Auch ein Brezelianer muss mal Gutes tun. Da ich nichts Gescheites gelernt habe, außer Essen keine Disziplin wirklich beherrsche und dazu arm wie eine Kirchenmaus bin, bleibt mir als einzige Option das Blut spenden. Mittwoch wollte ich in der Mittagspause mal wieder ein halbes Literchen lassen, bin allerdings rückwärts zurückgetaumelt, als ich die Schlange vor dem Katharinenhospital gesehen habe.
Die Leute standen bis auf die Straße. An den herrlichen Saiten mit Brötle, die man nach dem Abzapfen bekommt, kann’s nicht gelegen haben. Nachdem ich obiges Plakat entdeckt hatte, wurde mir aber einiges klar.
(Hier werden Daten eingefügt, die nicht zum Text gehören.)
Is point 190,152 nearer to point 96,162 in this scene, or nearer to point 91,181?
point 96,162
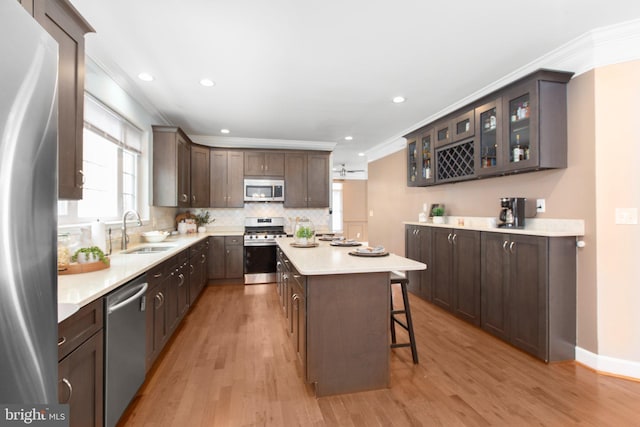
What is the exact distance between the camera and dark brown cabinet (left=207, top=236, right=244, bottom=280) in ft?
15.7

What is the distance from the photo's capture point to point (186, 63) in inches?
104

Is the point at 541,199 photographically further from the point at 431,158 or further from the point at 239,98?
the point at 239,98

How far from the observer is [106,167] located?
2.99 meters

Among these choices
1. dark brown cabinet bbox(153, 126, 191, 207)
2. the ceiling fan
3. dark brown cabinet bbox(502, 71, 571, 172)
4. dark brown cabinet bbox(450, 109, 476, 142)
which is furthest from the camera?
the ceiling fan

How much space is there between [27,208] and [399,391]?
217cm

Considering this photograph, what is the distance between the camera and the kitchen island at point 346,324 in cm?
191

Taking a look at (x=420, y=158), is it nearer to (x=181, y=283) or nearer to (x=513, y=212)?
(x=513, y=212)

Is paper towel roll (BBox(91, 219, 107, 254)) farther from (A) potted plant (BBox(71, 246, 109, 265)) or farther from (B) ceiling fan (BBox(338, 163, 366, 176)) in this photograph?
(B) ceiling fan (BBox(338, 163, 366, 176))

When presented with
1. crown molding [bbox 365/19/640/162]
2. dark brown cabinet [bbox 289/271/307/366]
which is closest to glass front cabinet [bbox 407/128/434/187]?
crown molding [bbox 365/19/640/162]

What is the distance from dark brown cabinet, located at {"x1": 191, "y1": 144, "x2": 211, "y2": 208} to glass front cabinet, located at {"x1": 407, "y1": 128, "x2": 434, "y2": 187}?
341 centimetres

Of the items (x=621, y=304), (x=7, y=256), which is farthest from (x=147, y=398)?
(x=621, y=304)

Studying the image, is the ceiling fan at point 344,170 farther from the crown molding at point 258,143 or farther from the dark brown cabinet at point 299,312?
the dark brown cabinet at point 299,312

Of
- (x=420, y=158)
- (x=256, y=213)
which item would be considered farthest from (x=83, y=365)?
(x=256, y=213)

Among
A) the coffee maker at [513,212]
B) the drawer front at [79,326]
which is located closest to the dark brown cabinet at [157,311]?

Das waren alles Hanseaten in der Schlange, Exil-Fischköpfe, Mitbürger mit Waterkant-Migrationshintergrund, die mittlerweile so gut integriert sind, dass sie die schwäbische Kardinaltugend, das Sparen, mehr als verinnerlicht haben.
Was die können, kann ich schon längst. Also heute nochmals zur Bluttankstelle. Will schließlich auch live miterleben, wie Serdar Tasci Samstag in einer Woche Ruud van Nistelrooy seinen Einstand in der Bundesliga vermiest.
Tags: Blutspende, Fischköpfe, VfB Stuttgart



Beiträge
meine freundin wollt heute gehen. aber fischköpfe killer-tag
das wird heute wohl nichts. ist nur bis 12.45 uhr geöffnet, hatte mich in den zeiten geirrt. also verschoben auf montag 18.30 uhr
gestern war kein spenden möglich, aufgrund des streiks, deshalb rennen bestimmt auch heute alle hin, so wie der ingmar
Deshalb war’s auch Mittwoch so voll. Die ganzen Fischköpfe hatten blitzsauber recherchiert und gewusst, dass man am Streik-Donnerstag keinen Tropfen lassen kann.
“Exil-Fischköpfe” *tz*
Das ist Diskriminierung!!!
Aber eine Diskriminierung, die von Herzen kommt und charmant gemeint ist, wirklich.